Uniquely among geminiviruses, capulavirus genomes have a complex arrangement of possible movement protein (MP)-encoding ORFs located in a 5′-direction from the coat protein (CP) ORF (Figure 1. Capulavirus). Two or more of these ORFs may constitute an intron-containing MP (Figure 1. Capulavirus). Geminate particles have been observed in purified preparations of Euphorbia caput-medusae latent virus by transmission electron microscopy (Roumagnac et al., 2015). Three capulaviruses have been shown to be transmitted by aphids (Roumagnac et al., 2015, Susi et al., 2019, Ryckebusch et al., 2020). All known capulaviruses have the nonanucleotide motif 5′-TAATATTAC-3′ at their presumed origins of virion strand replication.
Figure 1. Capulavirus. Genomic organization of capulaviruses. ORFs are denoted as being encoded on the virion-sense (V) or complementary-sense (C) strand. The position of the stem-loop containing the conserved 5′-TAATATTAC-3′ sequence located in the long intergenic region (LIR) is shown. Introns are predicted to occur between ORFs C1 and C2 and between ORFs V2 and V4. SIR, short intergenic region.

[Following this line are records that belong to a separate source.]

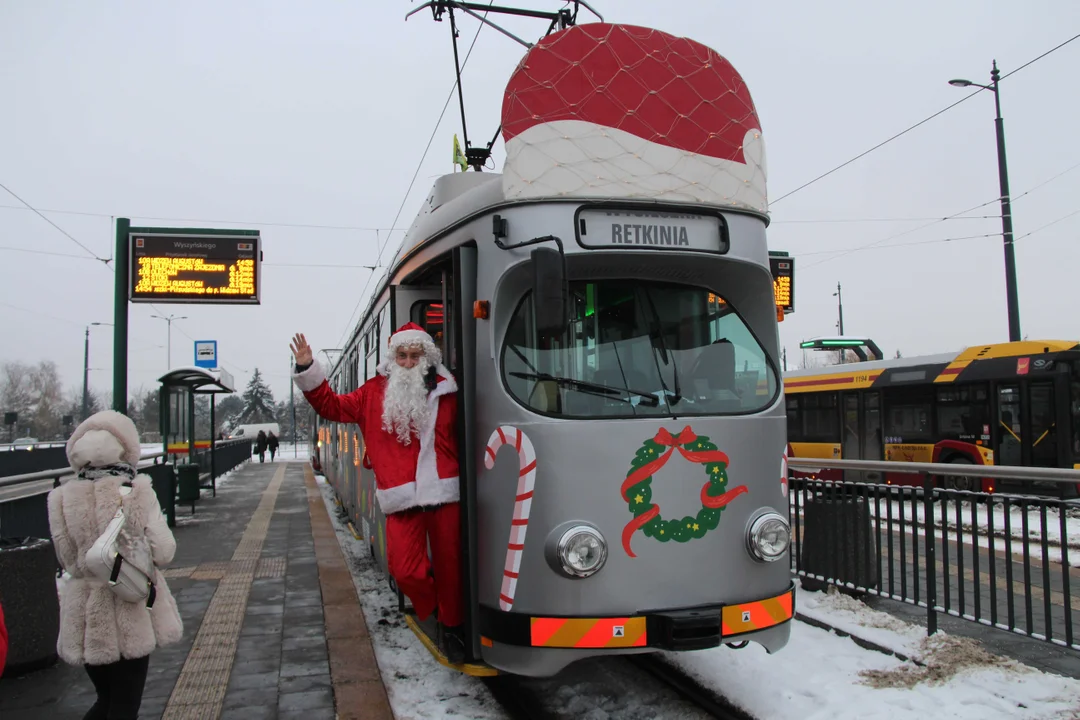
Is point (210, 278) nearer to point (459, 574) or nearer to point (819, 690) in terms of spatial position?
point (459, 574)

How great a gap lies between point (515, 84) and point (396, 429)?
79.9 inches

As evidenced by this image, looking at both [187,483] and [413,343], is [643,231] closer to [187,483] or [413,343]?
[413,343]

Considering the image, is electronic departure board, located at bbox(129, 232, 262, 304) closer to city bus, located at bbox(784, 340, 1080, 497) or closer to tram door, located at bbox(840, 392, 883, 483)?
city bus, located at bbox(784, 340, 1080, 497)

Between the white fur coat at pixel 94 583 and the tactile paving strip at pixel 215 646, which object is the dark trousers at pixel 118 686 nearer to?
the white fur coat at pixel 94 583

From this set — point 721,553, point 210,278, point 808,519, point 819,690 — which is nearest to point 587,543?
point 721,553

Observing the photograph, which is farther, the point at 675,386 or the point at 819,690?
the point at 819,690

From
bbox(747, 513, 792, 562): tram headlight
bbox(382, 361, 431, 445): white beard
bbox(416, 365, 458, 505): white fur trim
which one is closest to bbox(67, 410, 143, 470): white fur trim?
bbox(382, 361, 431, 445): white beard

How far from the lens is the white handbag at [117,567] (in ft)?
11.1

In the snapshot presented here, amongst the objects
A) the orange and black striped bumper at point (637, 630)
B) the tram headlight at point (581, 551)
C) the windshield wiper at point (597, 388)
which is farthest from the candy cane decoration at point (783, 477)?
the tram headlight at point (581, 551)

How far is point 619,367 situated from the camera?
169 inches

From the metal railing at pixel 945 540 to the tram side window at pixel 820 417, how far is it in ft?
36.6

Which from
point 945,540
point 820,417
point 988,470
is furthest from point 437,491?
point 820,417

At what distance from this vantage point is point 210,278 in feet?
35.1

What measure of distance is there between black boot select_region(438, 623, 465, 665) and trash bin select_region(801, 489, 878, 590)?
346 centimetres
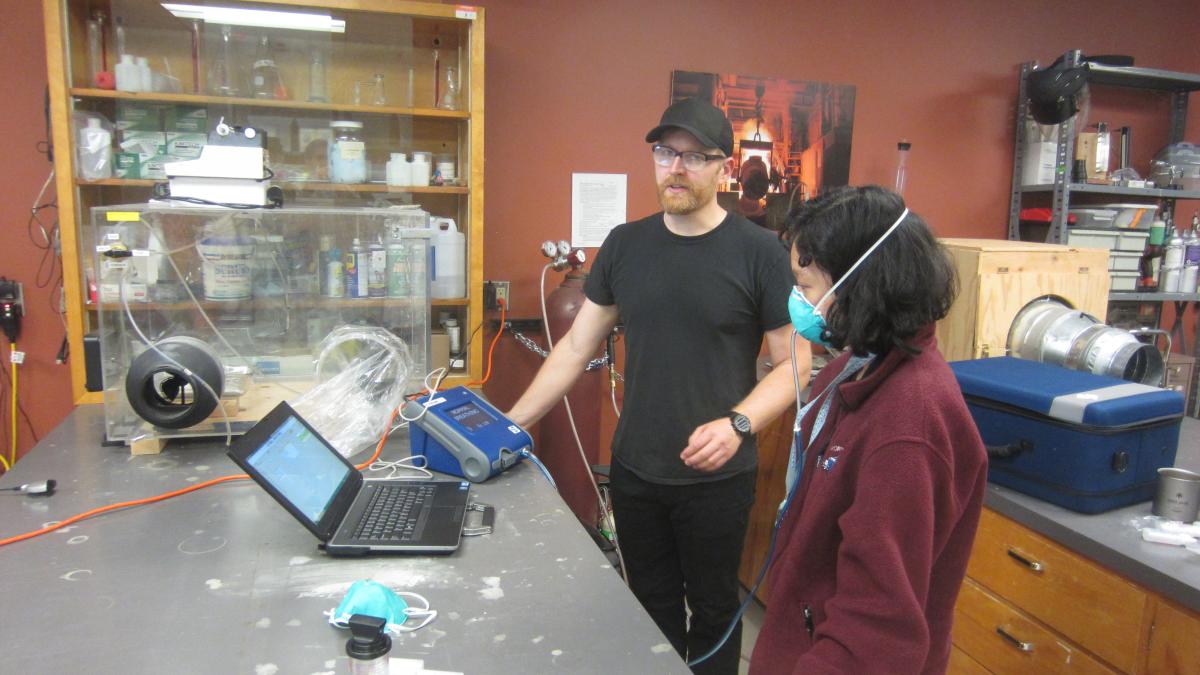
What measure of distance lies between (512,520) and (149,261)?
1.37m

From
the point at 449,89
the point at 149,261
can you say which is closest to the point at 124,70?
the point at 149,261

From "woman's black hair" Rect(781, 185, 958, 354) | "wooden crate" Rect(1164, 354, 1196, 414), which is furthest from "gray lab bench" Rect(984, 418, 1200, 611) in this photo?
"wooden crate" Rect(1164, 354, 1196, 414)

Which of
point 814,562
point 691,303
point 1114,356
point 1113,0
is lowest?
point 814,562

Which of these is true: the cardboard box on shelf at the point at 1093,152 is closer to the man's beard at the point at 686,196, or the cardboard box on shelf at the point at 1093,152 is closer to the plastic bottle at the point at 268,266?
the man's beard at the point at 686,196

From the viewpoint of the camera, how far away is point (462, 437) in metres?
1.62

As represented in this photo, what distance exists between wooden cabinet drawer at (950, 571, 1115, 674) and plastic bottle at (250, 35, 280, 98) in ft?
8.48

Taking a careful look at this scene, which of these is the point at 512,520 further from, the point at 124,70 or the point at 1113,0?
the point at 1113,0

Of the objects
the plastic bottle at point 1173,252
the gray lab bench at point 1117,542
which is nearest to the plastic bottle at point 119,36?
the gray lab bench at point 1117,542

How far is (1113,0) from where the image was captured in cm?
346

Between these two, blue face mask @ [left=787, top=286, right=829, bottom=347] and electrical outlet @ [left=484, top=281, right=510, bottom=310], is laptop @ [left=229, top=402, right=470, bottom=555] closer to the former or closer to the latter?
blue face mask @ [left=787, top=286, right=829, bottom=347]

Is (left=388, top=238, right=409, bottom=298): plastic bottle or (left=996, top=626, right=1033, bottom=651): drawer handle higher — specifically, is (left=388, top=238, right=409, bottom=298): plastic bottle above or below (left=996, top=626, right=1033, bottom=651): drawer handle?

See discussion under family description.
Genome organization and replication
Two overlapping complementary sense ORFs (C1 and C2) are predicted to encode the replication-associated protein (Rep) from a spliced transcript. As predicted for mastreviruses, it is possible that capulaviruses express a RepA protein from an unspliced transcript. The deduced amino acid sequences of capulavirus Rep proteins contain canonical rolling circle replication motifs, the ATPase motifs Walker-A, -B, and -C (related to Rep helicase activity) and the "geminivirus Rep sequence" (GRS) domain identified in other geminivirus Reps. However, they lack the canonical LXCXE retinoblastoma binding domain (Bernardo et al., 2013). A large complementary-sense ORF (C3) is completely embedded within the C1 ORF.

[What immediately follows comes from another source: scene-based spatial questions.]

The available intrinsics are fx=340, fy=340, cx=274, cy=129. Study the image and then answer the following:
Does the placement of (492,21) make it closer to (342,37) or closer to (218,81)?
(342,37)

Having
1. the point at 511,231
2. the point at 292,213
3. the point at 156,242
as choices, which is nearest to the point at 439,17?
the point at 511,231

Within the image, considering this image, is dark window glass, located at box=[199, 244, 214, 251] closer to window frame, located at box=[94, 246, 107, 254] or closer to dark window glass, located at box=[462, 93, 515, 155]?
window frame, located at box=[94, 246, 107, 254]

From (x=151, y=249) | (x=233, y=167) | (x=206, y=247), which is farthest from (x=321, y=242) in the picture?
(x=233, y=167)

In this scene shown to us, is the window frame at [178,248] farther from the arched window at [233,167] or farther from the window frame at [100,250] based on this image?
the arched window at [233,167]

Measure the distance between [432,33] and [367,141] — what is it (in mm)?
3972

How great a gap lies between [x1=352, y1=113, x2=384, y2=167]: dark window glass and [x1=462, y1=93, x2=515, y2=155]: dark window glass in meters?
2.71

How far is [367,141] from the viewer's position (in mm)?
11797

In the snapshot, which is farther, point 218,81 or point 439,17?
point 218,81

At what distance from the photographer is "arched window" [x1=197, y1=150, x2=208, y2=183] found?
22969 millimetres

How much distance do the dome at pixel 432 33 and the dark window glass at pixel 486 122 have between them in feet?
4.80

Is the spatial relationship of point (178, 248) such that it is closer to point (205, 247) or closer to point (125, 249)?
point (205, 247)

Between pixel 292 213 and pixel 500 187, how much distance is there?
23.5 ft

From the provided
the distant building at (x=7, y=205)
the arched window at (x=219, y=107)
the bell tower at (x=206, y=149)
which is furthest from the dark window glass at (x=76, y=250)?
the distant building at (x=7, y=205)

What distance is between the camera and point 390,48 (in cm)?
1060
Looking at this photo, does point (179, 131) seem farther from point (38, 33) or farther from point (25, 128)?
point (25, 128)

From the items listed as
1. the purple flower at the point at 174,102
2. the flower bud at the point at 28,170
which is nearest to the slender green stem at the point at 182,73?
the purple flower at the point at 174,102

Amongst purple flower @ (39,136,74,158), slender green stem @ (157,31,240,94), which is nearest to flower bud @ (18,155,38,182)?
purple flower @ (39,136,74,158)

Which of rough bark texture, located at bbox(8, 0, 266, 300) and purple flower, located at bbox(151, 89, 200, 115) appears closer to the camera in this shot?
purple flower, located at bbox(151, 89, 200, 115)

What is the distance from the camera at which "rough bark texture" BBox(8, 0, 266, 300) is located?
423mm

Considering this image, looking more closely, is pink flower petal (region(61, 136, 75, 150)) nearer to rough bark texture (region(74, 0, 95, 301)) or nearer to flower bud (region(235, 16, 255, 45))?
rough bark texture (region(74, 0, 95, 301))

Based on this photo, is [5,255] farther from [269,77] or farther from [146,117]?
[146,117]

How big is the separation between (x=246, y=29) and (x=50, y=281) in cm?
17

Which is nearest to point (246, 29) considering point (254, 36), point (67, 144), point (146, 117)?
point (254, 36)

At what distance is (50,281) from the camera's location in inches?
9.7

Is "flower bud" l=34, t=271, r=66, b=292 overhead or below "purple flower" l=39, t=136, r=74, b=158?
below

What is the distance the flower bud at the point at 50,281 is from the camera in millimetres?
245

Capulaviruses have four virion sense ORFs: V1, V2, V3 and V4. Based on similarity with other geminiviruses, the V1 ORF is likely to encode the coat protein. The presence of transmembrane domains in the V3 and V4 ORFs, similar to those found in the MP of mastreviruses, suggest that these two ORFs may also encode MPs (Bernardo et al., 2013). The V2 ORF may not be functional, or may be expressed from a spliced transcript that would eliminate its start codon and introduce a frameshift that would cause the V2 and V4 ORFs to be expressed as a single protein (Bernardo et al., 2013, Bernardo et al., 2016).
Besides its natural host, Euphorbia caput-medusae, the experimental host range of Euphorbia caput-medusae latent virus includes Nicotiana benthamiana and Solanum lycopersicum (tomato) (Bernardo et al., 2013). Alfalfa leaf curl virus naturally infects Medicago sativa (alfalfa) (Bernardo et al., 2016), and can also experimentally infect Vicia faba (faba bean) and Nicotiana benthamiana (Roumagnac et al., 2015). French bean severe leaf curl virus and Plantago lanceolata latent virus are known to infect only Phaseolus vulgaris (bean) and Plantago lanceolata, respectively.
Three members of the genus Capulavirus have been shown to be transmitted by aphids. Members of Alfalfa leaf curl virus and Euphorbia caput-medusae latent virus are transmitted by Aphis craccivora (Roumagnac et al., 2015, Ryckebusch et al., 2020) and members of Plantago lanceolata latent virus by Dysaphis plantaginea (Susi et al., 2019). No vector has been identified for viruses of the other species in the genus.
Species demarcation criteria
Nucleotide sequence identity: based on the distribution of pairwise identities of known capulavirus genomes, a species demarcation threshold of 78% is currently adopted (Varsani et al., 2017). Thus, any two capulaviruses whose genome sequences have a pairwise identity value above 78% should be considered isolates of the same species.